# Need Help Identifying Artwork Artsit



## noobtramp (Dec 31, 2017)

I have recently received from my grandfather some artwork. 

The pieces are extremely high quality, but I simple lack the ability to find the artist (I can not read his handwriting)

Can anyone help me identify or at least get more information on these pieces?

Thank you.


----------



## JoBlueQuarter (Dec 30, 2017)

Can you share some pictures?


----------



## noobtramp (Dec 31, 2017)

Here you go


----------



## noobtramp (Dec 31, 2017)

I have shared pictures now


----------



## JoBlueQuarter (Dec 30, 2017)

I'm sorry, I'm not very educated on this subject. Have you asked your grandfather?


----------



## noobtramp (Dec 31, 2017)

JoBlueQuarter said:


> I'm sorry, I'm not very educated on this subject. Have you asked your grandfather?

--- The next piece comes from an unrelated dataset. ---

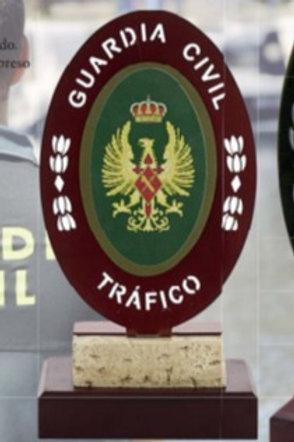 Trofeo Guardia Civil Tráfico (tamaño pequeño)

He has passed away, so I sadly am not able to.


----------



## JoBlueQuarter (Dec 30, 2017)

noobtramp said:


> He has passed away, so I sadly am not able to.


Oh, I'm so sorry.


----------



## jacqueline (Jul 30, 2017)

noobtramp said:


> Here you go


Any idea what region of the world the paintings are from? The names look like Rene or Remo Caponi and J. B. Ghalard or Ghalaro to me but the first letter of that last name could be an I, a C, an F or something I haven't guessed. Having more samples of the person's writing would help

Sent from my SM-G930F using Tapatalk


----------



## noobtramp (Dec 31, 2017)

jacqueline said:


> Any idea what region of the world the paintings are from? The names look like Rene or Remo Caponi and J. B. Ghalard or Ghalaro to me but the first letter of that last name could be an I, a C, an F or something I haven't guessed. Having more samples of the person's writing would help
> 
> Sent from my SM-G930F using Tapatalk


The painting is Italian. The tiles I am unsure of. Any links to these artists wiki?


----------



## Rrr (Dec 9, 2017)

You could try to find a match via 'Google images' where you will have the possibility to upload an image via the searchform. After you uploaded the image Google wil perform a search trying to find similarities in its extensive image-database, based on patterns, colors and what more.

https://images.google.com/


----------